Microsoft Office Remote Code Execution Vulnerabilities

Last Update Date: 15 Jan 2016 Release Date: 13 Jan 2016 3034 Views

RISK: High Risk

TYPE: Clients - Productivity Products

Multiple Microsoft Office Memory Corruption Vulnerabilities
Multiple remote code execution vulnerabilities exist in Microsoft Office software when the Office software fails to properly handle objects in memory. An attacker who successfully exploited these vulnerabilities could run arbitrary code in the context of the current user. If the current user is logged on with administrative user rights, an attacker could take control of the affected system.

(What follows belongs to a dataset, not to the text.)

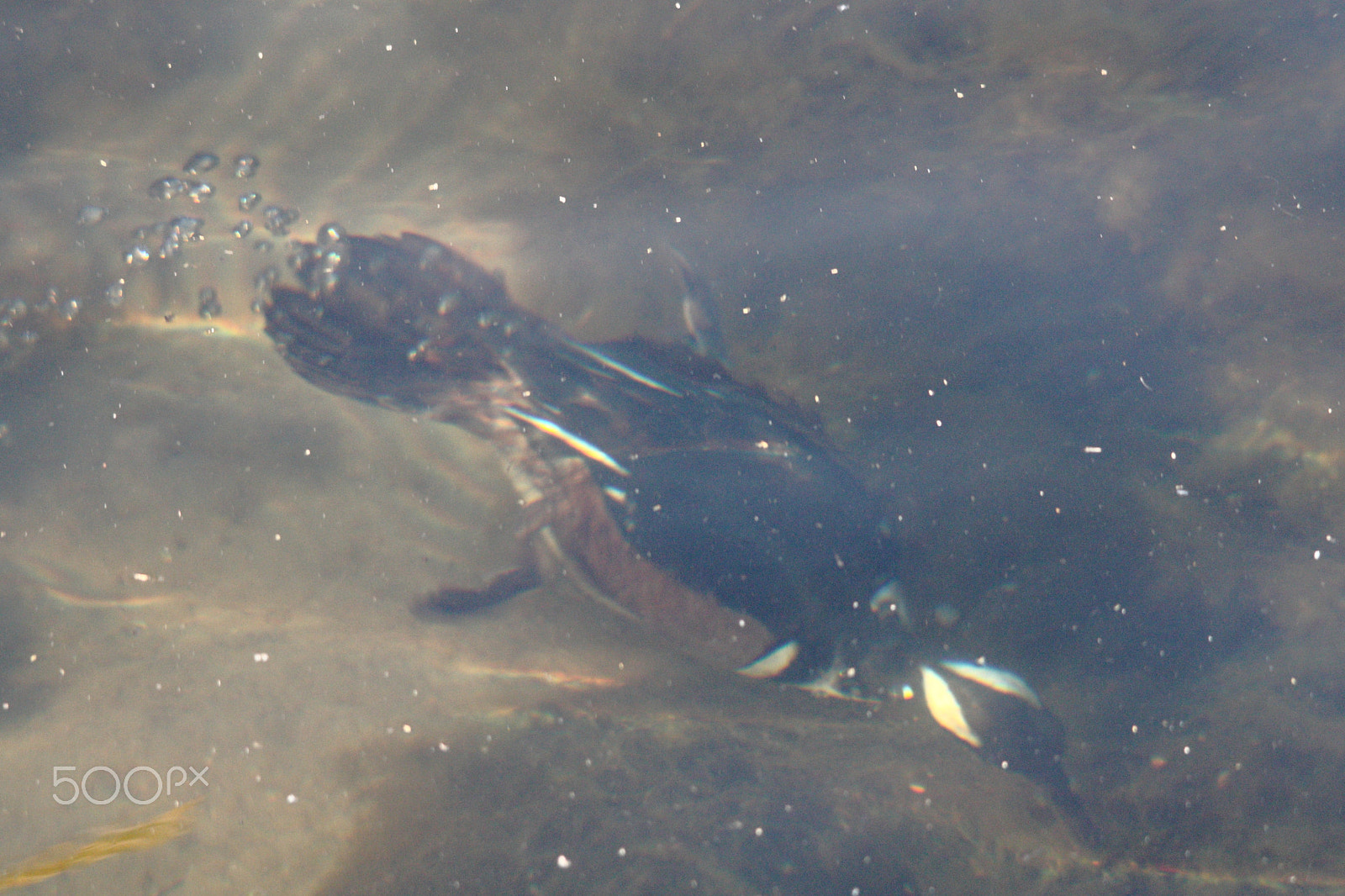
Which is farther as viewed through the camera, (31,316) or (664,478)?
(31,316)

An attacker could then install programs; view, change, or delete data; or create new accounts with full user rights. Users whose accounts are configured to have fewer user rights on the system could be less impacted than users who operate with administrative user rights.
Multiple Microsoft SharePoint Security Feature Bypasses
Multiple security feature bypasses exist in Microsoft SharePoint when Access Control Policy (ACP) configuration settings are not enforced correctly.
Microsoft Office ASLR Bypass
A security feature bypass exists when Microsoft Office fails to use the Address Space Layout Randomization (ASLR) security feature, allowing an attacker to more reliably predict the memory offsets of specific instructions in a given call stack. An attacker who successfully exploited it could bypass the Address Space Layout Randomization (ASLR) security feature, which helps protect users from a broad class of vulnerabilities. The security feature bypass by itself does not allow arbitrary code execution. However, an attacker could use this ASLR bypass in conjunction with another vulnerability, such as a remote code execution vulnerability, to more reliably run arbitrary code on a target system.